While underplanting fruit trees offers many benefits, it's not without its risks and challenges. Thoughtless execution can lead to competition, increased pest/disease issues, or even harm the fruit tree. Understanding these potential pitfalls is crucial for successful guild planting.
Here are the risks and challenges of underplanting fruit trees:
Competition for Resources (Main Risk):
- Water and Nutrients: The most significant challenge. All plants need water and nutrients. If underplants are too vigorous, too numerous, or have similar root depths to the fruit tree, they will compete directly for these resources.
- Especially Young Trees: Young fruit trees with underdeveloped root systems are particularly vulnerable to being outcompeted by aggressive underplants.
- Solution: Choose plants with different root depths (e.g., deep taproots for accumulators, shallow roots for groundcovers). Provide adequate water and nutrients for the entire guild. Give young trees a wider clear zone around their trunk initially.
Increased Pest and Disease Issues (if not done carefully):
- Harboring Pests: A dense underplanting can inadvertently provide shelter or breeding grounds for certain pests (e.g., slugs, snails, voles, or even some insect pests) that might then move to the fruit tree.
- Reduced Air Circulation: Overly dense or tall underplants can reduce air circulation around the base of the fruit tree and its lower branches, creating a humid microclimate that encourages fungal diseases (e.g., black spot, powdery mildew, peach leaf curl).
- Solution: Select pest-repellent plants. Prune underplants to maintain good airflow. Remove dead/diseased underplant material promptly. Monitor closely.
Management Complexity:
- Weeding: While good underplanting suppresses weeds, it doesn't eliminate them entirely. Weeding within a dense guild can be more challenging than weeding bare soil.
- Pruning: Underplants need their own management (pruning, "chop and drop") to prevent them from becoming invasive or overgrowing.
- Monitoring: It requires more vigilant observation to ensure all plants are thriving and no single species is dominating or causing problems.
Introduction of Undesirable Plants/Invasives:
- Aggressive Spreaders: Some plants (like mint, some clovers) can be very aggressive spreaders and may quickly outcompete desired guild members or the fruit tree if not properly managed.
- Solution: Research plants thoroughly. Use physical barriers (root barriers, pots) for highly invasive species.
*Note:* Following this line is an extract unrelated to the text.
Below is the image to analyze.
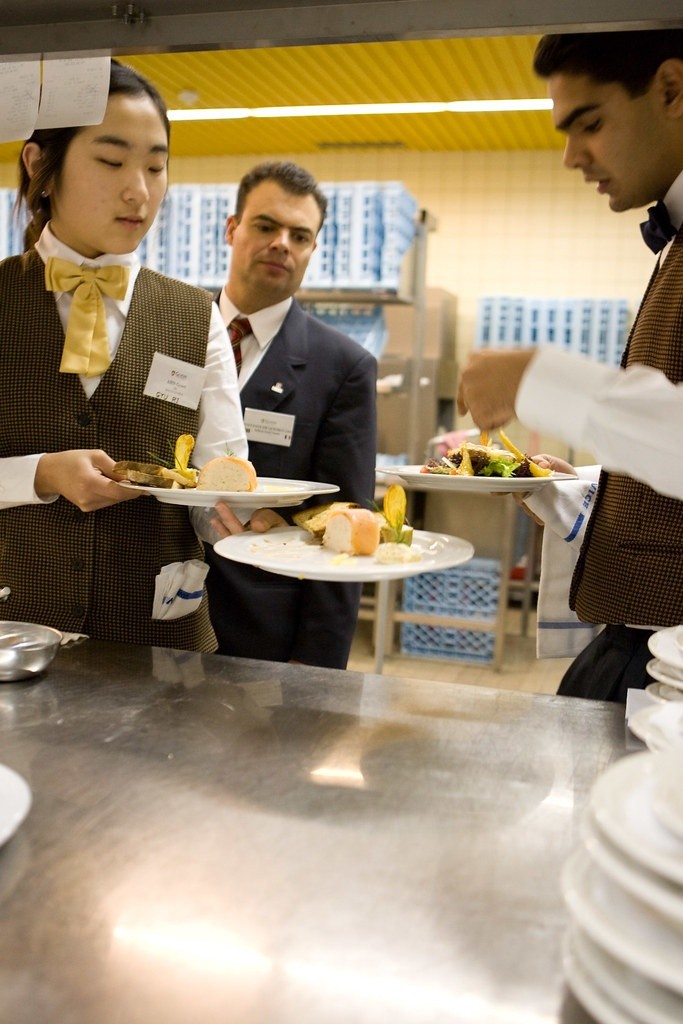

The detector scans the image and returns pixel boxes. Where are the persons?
[456,30,683,704]
[0,60,293,655]
[209,162,380,669]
Difficulty with Tree Maintenance:
- Harvesting: A dense underplanting can sometimes make it harder to access fallen fruit (if collecting) or to maneuver around the tree for pruning or pest inspection.
- Fertilization/Watering: Applying targeted water or fertilizer to the fruit tree might be more challenging if the understory is very dense.
Allelopathy (Chemical Inhibition):
- Some plants (e.g., black walnut) release chemicals into the soil that can inhibit the growth of other plants. Ensure your underplants are not allelopathic to your fruit tree (or vice-versa).
Time and Patience:
- Establishing a thriving guild takes time for plants to grow and interact. It's not an instant solution.
Despite these challenges, with careful planning, plant selection, and ongoing management, the benefits of underplanting fruit trees often far outweigh the risks, creating a more sustainable and productive garden.